General characteristics
- Class & type: Pathfinder-class survey ship
- Tonnage: 4,260 IGT (Gross Tonnage)
- Displacement: 4,762 long tons
- Length: 328 ft 6 in (100.13 m)
- Beam: 58 ft (18 m)
- Draft: 19 ft (5.8 m)
- Speed: 16 kn (30 km/h)
- Complement: 26 mariners/27 sponsor personnel

= USNS Sumner =

USNS Sumner (T-AGS-61) is a oceanographic survey ship that became operational in 1997. It is the fourth United States Navy ship named Sumner, in this case for Thomas Hubbard Sumner, an American sea captain who discovered the principles of celestial navigation by circle of equal altitude.
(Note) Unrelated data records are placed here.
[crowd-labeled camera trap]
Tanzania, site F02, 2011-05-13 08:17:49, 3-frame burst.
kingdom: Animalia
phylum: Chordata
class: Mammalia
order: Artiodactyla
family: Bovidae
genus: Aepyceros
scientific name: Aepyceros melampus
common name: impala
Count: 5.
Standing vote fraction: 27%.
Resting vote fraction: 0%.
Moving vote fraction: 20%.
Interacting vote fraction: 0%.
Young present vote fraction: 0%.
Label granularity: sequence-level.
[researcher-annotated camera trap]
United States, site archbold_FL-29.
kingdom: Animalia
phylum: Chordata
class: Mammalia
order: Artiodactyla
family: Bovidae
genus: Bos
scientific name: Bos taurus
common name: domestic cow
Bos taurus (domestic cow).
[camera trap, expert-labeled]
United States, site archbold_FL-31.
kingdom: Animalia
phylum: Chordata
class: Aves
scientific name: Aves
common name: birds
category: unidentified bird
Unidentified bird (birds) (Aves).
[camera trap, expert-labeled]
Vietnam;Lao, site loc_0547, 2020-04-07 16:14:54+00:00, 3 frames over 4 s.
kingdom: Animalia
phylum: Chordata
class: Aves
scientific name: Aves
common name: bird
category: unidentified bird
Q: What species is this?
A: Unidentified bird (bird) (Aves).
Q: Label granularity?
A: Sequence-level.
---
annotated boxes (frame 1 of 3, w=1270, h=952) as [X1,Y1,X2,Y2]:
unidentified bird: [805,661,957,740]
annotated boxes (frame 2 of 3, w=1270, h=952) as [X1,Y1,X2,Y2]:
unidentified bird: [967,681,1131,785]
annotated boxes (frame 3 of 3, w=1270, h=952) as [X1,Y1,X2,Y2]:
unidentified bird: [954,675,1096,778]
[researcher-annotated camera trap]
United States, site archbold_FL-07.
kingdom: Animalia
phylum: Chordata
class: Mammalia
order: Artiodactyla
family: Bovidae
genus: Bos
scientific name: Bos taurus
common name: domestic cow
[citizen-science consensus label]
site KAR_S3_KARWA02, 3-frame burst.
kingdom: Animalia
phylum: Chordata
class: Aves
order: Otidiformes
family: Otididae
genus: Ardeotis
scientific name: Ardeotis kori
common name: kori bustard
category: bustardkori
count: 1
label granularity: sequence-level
These ships are crewed by a small crew of civilian mariners, supporting an even smaller contingent of United States Navy personnel.

According to Carol Rosenberg, writing in the Miami Herald, the vessel was scheduled to be placed out of service in 2014. Rosenberg reported speculation that Summer would be transferred to the United States Coast Guard. The Coast Guard would use the ship to counter smugglers in the Caribbean Sea, where she would be stationed as a permanent helicopter station. Coast Guard sharpshooters could be quickly dispatched to intercept and apprehend smugglers. Retrofitting the ship with facilities to operate and maintain a helicopter would cost $10 million.

According to the Naval Vessel Registry, Sumner was stricken on 29 August 2014 with a disposition of Transfer. MARAD NDRF document lists her at the Beaumont Reserve Fleet, Beaumont, Texas in December 2014, with note scheduled for disposal.